──────── Article ────────
Banking Reform refers to the nationalization of banks. The only female Prime Minister of India, Indira Gandhi, took a significant step by nationalizing 14 banks to keep up with the growing demand to nationalize banks in 1969. The reason for the nationalization was two, and they are as follows:-

  1. Unavailability of sufficient credit;
  2. Sluggish functioning of the banking sector.

As a result, banks are able to operate efficiently, and the public’s confidence in banks has increased. Additionally, several Non-Banking Financial Institutions (NBFCs) and Banking Financial Institutions (BFIs) have sprung up in this sector.

  • Abolishing ‘Privy Purse,’ 1971

‘Privy Purse’ was a payment to the royal families of the princely states, which had to be merged with newly formed India in 1947. In 1971, Indira Gandhi advocated for its abolition based on ‘equal rights’ of all citizens and the need to reduce the Government’s revenue deficit. It was a massive blow to the Indian royalties as they were also required to pay taxes and were no longer invisible from the Law.

  • Stopping the ‘License Raj,’ 1991

The ‘License Raj’ or ‘Permit Raj’ is the elaborate system of licenses, regulations and accompanying red tape required to set up and run businesses in India between 1947 and 1990. A firm needed approval from 80 agencies before a license to produce something could be obtained.

Even after receiving the license, the firms had to undergo a complex set of compliance rules. After introducing the reforms since 1991, the firms and other business houses could function appropriately without having to worry about ‘red-tapism.’ Dr. Manmohan Singh, the then Finance Minister, played a crucial role in freeing India from the License Raj.

  • New Economic Policy, 1991

There were three major components to the New Economic Policy, 1991:-

  1. Liberalization;
  2. Privatization;
  3. Globalization.

The New Economic Policy led to many benefits to the Indian businesses, a few of which are:-

  1. Increasing Competition;
  2. More demanding customers;
  3. Adoption of new technology;
  4. Initiative to develop human resources and skills;
  5. Provision of Market Orientation.

Since the Liberalization process, the Indian markets opened itself to both private and public sector companies. Steadily, the nation started carrying out those businesses that had foreign organizations too.
──────── Record extracts ────────
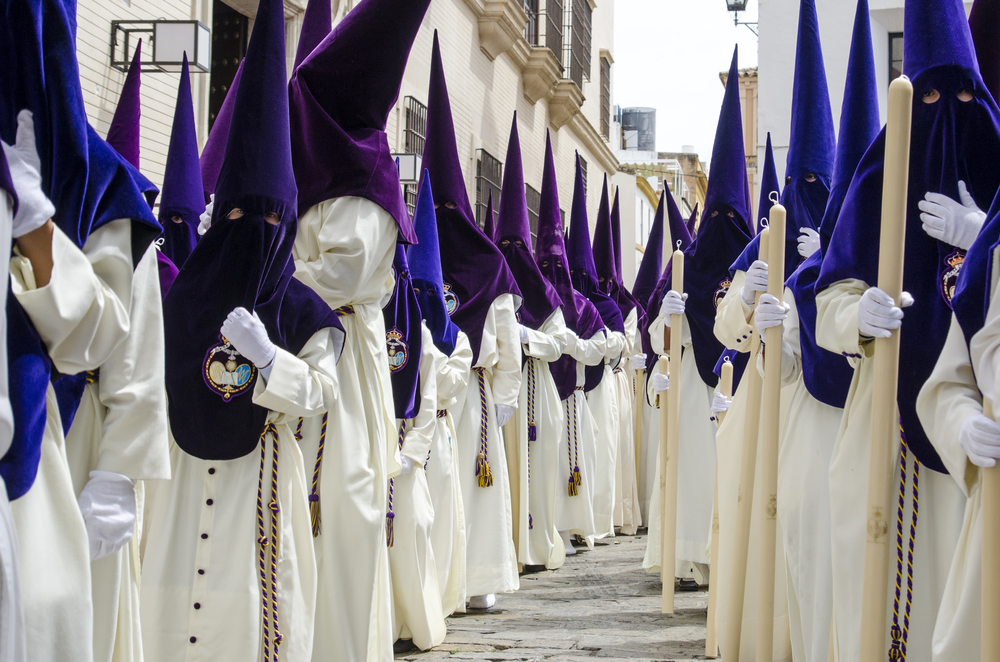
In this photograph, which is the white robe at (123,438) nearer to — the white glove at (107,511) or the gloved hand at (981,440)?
the white glove at (107,511)

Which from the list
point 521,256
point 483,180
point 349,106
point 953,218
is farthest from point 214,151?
point 483,180

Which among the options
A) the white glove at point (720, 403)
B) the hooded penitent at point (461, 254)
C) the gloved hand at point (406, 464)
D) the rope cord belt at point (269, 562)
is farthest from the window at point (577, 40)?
the rope cord belt at point (269, 562)

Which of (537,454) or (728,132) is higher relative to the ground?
(728,132)

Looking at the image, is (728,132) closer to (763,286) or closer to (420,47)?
(763,286)

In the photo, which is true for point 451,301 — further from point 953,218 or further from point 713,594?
point 953,218

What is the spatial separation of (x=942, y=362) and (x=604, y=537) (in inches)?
304

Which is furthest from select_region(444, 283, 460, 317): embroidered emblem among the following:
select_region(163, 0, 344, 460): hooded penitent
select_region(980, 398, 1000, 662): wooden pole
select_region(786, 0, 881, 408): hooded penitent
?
select_region(980, 398, 1000, 662): wooden pole

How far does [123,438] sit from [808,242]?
134 inches

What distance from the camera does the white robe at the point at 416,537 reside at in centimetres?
532

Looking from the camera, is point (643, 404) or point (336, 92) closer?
point (336, 92)

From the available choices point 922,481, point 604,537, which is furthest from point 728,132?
point 604,537

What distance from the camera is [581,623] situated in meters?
6.20

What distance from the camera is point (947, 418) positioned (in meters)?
3.08

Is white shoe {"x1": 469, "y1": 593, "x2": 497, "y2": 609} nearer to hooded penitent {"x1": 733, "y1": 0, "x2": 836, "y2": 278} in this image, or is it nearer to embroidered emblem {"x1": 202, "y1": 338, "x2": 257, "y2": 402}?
hooded penitent {"x1": 733, "y1": 0, "x2": 836, "y2": 278}
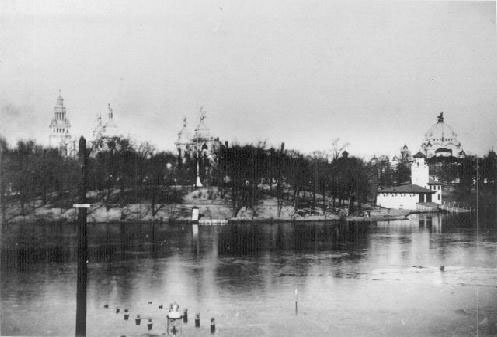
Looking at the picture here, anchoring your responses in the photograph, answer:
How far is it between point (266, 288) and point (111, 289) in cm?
602

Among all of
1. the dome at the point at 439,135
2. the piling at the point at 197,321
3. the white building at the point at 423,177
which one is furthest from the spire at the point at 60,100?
the white building at the point at 423,177

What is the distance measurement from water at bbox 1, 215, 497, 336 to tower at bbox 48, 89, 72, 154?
810cm

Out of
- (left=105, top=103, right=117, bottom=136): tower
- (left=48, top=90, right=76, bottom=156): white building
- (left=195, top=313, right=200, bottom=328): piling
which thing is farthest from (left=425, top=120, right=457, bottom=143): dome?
(left=195, top=313, right=200, bottom=328): piling

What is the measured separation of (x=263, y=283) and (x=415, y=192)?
A: 62913 mm

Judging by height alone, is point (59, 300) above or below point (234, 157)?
below

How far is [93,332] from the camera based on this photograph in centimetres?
1741

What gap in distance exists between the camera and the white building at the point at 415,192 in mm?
84056

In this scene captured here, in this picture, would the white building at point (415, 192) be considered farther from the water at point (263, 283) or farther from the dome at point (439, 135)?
the water at point (263, 283)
────────
* [Instruction]: Rewrite the stretch from "As a result, banks" through "in this sector." in the passage on India's economic reforms, changing "efficiently" to "smoothly".

* [Answer to the task]:
As a result, banks are able to operate smoothly, and the public’s confidence in banks has increased. Additionally, several Non-Banking Financial Institutions (NBFCs) and Banking Financial Institutions (BFIs) have sprung up in this sector.